# Start of Dataset records
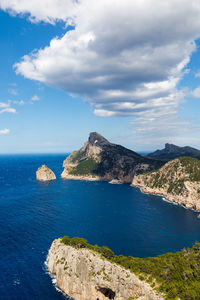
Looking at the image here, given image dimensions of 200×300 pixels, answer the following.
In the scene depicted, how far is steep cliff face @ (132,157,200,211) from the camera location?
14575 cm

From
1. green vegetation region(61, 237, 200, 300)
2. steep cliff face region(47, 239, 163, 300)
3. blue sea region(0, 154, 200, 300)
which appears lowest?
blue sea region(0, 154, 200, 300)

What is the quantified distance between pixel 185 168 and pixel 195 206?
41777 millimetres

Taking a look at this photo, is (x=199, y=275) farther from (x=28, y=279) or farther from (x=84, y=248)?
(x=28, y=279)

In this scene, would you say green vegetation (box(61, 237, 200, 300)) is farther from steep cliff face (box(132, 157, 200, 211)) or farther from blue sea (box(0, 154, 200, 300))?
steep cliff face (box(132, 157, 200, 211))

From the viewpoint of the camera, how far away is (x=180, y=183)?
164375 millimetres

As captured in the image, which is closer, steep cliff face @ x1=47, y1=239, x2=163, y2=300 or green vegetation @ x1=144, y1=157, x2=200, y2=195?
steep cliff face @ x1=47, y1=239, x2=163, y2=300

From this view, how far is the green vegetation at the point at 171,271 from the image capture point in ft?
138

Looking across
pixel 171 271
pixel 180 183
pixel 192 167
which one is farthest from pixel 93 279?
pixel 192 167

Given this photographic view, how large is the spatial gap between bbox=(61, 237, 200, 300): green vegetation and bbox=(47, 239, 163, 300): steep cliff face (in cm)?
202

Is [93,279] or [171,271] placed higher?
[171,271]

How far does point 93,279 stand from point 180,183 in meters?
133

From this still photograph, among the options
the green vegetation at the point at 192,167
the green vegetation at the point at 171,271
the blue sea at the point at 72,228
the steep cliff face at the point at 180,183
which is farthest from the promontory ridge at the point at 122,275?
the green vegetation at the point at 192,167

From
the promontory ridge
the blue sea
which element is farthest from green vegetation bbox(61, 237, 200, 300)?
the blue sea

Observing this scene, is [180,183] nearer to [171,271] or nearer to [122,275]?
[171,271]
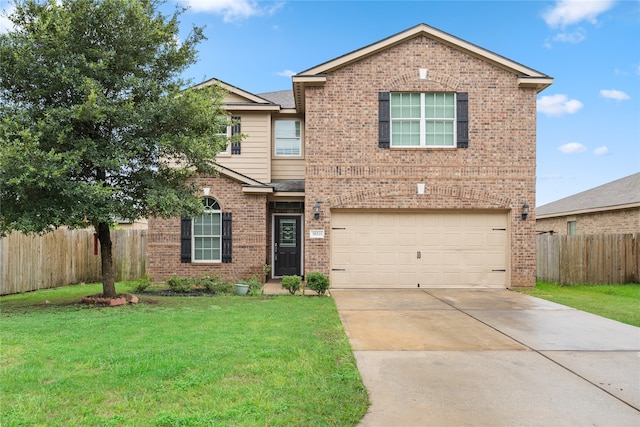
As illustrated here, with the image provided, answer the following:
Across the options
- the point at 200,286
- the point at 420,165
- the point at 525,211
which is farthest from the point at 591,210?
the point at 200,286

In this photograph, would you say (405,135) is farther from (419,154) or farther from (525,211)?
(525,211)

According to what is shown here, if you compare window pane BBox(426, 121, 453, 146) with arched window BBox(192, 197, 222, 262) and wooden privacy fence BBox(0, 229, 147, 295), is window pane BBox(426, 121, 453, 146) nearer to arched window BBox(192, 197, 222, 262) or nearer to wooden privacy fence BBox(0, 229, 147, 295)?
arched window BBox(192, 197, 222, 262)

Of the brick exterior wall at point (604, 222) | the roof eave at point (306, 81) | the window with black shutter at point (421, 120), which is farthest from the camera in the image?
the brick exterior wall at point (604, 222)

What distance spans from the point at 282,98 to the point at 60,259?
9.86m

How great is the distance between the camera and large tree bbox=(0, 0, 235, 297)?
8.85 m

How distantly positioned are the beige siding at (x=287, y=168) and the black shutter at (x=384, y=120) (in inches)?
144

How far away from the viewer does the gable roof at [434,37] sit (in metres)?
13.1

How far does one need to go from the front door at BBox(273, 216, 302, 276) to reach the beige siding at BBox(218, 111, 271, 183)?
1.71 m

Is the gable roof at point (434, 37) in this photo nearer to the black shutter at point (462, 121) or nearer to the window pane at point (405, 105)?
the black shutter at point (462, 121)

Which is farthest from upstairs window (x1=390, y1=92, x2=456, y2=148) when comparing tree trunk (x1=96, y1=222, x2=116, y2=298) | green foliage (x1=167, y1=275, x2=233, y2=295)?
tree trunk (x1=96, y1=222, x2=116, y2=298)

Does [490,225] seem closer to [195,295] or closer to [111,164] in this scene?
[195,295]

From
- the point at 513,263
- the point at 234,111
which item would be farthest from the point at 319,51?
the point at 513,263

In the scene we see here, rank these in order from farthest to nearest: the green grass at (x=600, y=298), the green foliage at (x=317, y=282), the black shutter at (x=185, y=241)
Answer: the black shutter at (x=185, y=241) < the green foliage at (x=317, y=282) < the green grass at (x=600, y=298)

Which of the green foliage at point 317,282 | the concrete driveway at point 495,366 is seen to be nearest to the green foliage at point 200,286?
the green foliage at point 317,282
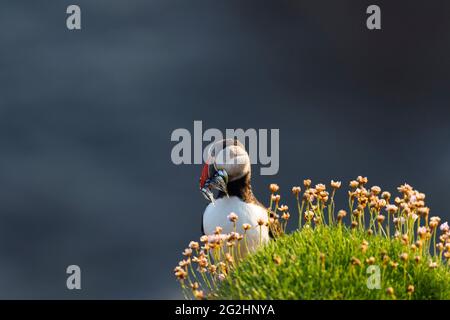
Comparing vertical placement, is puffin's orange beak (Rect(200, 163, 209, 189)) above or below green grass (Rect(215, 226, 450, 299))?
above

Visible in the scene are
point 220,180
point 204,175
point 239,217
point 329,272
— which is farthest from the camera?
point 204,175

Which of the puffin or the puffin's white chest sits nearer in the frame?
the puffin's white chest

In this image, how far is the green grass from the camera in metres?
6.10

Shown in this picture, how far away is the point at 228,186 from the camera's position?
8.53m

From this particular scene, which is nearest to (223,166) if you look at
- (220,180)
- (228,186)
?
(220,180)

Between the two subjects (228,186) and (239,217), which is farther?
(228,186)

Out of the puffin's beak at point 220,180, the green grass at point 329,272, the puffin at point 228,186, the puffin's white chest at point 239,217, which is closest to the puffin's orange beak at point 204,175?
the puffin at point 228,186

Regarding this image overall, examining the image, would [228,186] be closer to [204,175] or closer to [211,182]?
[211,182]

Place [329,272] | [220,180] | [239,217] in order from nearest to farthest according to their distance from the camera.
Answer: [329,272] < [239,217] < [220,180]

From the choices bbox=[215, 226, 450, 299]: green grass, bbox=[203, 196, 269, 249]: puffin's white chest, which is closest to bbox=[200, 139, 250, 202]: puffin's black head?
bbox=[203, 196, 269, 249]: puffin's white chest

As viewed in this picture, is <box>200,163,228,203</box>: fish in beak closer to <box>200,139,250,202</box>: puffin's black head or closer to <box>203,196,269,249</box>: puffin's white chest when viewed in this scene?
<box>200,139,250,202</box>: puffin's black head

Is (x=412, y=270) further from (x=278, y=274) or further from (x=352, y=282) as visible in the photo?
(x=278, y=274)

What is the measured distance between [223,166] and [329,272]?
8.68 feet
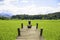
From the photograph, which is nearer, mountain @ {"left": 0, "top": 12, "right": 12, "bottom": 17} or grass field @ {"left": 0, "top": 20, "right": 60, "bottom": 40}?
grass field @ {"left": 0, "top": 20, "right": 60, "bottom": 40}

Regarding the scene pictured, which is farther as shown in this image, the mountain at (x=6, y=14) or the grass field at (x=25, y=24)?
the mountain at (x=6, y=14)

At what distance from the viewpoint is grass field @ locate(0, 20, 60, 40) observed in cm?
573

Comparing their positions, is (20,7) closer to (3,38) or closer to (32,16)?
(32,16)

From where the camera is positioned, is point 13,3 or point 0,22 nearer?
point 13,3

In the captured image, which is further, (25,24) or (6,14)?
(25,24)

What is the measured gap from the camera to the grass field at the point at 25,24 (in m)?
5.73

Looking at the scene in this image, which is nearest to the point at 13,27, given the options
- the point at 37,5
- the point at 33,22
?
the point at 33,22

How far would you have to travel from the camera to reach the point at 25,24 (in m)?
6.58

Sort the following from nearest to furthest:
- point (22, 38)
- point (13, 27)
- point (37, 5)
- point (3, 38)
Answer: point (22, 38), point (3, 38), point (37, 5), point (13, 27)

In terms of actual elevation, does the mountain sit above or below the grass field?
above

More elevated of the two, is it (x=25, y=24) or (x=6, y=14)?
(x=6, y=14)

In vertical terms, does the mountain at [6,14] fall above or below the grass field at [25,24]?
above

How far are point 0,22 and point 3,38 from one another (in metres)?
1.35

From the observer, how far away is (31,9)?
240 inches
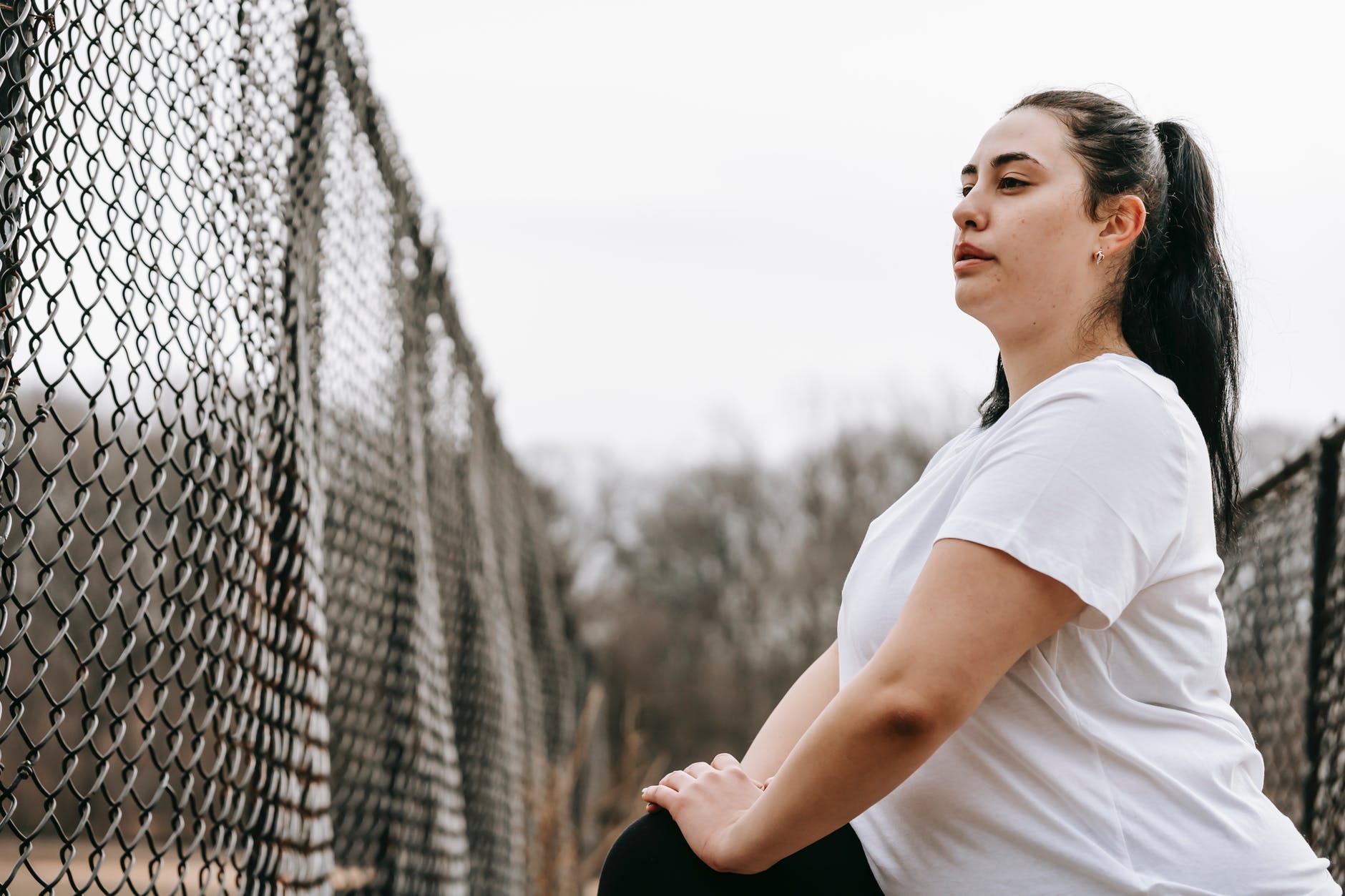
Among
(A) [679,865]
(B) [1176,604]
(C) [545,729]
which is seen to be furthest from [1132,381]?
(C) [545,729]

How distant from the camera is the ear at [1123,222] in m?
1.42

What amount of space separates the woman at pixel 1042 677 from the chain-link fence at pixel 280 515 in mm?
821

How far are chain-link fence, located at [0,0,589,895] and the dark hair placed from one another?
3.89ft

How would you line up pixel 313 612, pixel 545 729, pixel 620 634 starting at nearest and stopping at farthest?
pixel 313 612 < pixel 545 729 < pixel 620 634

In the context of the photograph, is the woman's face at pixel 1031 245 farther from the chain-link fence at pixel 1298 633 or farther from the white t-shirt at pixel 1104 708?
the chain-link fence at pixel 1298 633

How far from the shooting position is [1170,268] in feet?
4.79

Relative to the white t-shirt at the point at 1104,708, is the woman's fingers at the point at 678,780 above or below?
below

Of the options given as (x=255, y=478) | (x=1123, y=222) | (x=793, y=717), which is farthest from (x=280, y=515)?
# End of Dataset records
● Direction:
Retype the material from its beginning through the line containing "164375 millimetres", including that line, and leave out the pictures.

● Final result:
Looking at the image here, given image dimensions of 200×300 pixels, answer the following.
In the scene depicted, how far is steep cliff face @ (132,157,200,211) from the camera location?
14575 cm

From
1. green vegetation region(61, 237, 200, 300)
2. steep cliff face region(47, 239, 163, 300)
3. blue sea region(0, 154, 200, 300)
which appears lowest?
blue sea region(0, 154, 200, 300)

What is the quantified distance between pixel 185 168 and pixel 195 206?
41777 millimetres

Taking a look at this photo, is (x=199, y=275) farther from (x=28, y=279) or farther from (x=84, y=248)?
(x=28, y=279)

In this scene, would you say green vegetation (box(61, 237, 200, 300)) is farther from steep cliff face (box(132, 157, 200, 211)) or farther from blue sea (box(0, 154, 200, 300))?
steep cliff face (box(132, 157, 200, 211))

From the viewpoint of the camera, how far away is (x=180, y=183)?
164375 millimetres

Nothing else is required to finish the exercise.